第3关：策略迭代与值迭代

import gym
import numpy as np

def policy_evaluation(env, policy, gamma=0.9, threshold=1e-6):
    num_states = env.observation_space.n
    num_actions = env.action_space.n

    # 初始化值函数
    values = np.zeros(num_states)

    while True:
        delta = 0

        for state in range(num_states):
            v = values[state]

            # 根据贝尔曼方程更新值函数
            q_values = np.zeros(num_actions)
            for action in range(num_actions):
                for prob, next_state, reward, _ in env.P[state][action]:
                    q_values[action] += prob * (reward + gamma * values[next_state])

            # 更新值函数
            values[state] = np.sum(policy[state] * q_values)

            delta = max(delta, np.abs(v - values[state]))

        if delta < threshold:
            break

    return values

# 请在下面的 Begin-End 之间按照注释中给出的提示编写正确的代码
########## Begin ##########

def policy_iteration(env, gamma=0.9, max_iterations=10000):
    num_states = env.observation_space.n
    num_actions = env.action_space.n

    # 第一步：初始化策略函数
    policy = np.ones((num_states, num_actions)) / num_actions


    for _ in range(max_iterations):
        # 进行策略评估
        values = policy_evaluation(env, policy, gamma)

        policy_stable = True

        for state in range(num_states):

            # 第二步：记录当前状态的旧动作
            old_action = np.argmax(policy[state])
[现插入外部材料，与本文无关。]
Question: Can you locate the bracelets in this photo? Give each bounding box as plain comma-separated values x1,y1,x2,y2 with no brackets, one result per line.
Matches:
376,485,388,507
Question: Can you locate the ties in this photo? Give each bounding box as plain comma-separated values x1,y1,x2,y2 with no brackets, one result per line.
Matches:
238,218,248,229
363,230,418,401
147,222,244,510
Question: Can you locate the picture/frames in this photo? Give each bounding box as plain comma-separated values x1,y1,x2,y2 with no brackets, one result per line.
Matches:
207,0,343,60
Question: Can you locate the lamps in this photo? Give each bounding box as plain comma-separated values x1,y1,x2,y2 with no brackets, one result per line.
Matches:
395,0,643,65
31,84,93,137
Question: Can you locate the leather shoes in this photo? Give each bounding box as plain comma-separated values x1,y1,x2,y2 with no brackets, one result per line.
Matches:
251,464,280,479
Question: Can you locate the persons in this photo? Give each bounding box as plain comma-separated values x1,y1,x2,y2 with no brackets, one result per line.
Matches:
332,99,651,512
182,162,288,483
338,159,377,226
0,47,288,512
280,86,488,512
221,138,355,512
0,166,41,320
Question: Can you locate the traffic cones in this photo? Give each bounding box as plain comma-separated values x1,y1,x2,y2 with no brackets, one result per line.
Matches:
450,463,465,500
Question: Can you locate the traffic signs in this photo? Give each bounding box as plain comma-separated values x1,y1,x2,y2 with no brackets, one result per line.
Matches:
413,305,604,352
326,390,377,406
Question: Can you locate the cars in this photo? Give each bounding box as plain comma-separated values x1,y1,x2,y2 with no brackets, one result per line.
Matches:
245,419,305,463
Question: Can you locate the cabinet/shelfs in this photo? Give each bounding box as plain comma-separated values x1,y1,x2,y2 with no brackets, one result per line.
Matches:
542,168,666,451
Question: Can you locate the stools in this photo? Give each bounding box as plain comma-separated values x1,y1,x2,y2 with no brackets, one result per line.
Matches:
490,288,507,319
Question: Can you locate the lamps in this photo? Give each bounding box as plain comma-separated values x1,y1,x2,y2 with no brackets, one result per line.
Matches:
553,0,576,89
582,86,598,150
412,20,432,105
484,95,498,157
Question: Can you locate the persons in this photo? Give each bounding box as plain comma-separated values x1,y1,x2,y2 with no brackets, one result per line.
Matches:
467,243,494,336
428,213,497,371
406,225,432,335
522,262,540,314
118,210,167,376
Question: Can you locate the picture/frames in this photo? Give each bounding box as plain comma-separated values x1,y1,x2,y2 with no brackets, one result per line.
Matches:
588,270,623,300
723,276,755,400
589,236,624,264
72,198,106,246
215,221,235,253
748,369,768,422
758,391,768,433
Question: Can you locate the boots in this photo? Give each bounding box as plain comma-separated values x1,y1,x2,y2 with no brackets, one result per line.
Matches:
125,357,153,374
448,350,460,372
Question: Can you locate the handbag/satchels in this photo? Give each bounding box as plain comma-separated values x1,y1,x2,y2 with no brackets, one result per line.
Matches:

            # 第三步：初始化动作值函数（q_values）为全零向量
            q_values = np.zeros(num_actions)
            

            for action in range(num_actions):
                for prob, next_state, reward, _ in env.P[state][action]:

                    # 第四步：根据贝尔曼方程计算当前动作的Q值
                    q_values[action] += prob * (reward + gamma * values[next_state])


            # 第五步：选择具有最大Q值的动作作为当前状态的新动作
            new_action = np.argmax(q_values)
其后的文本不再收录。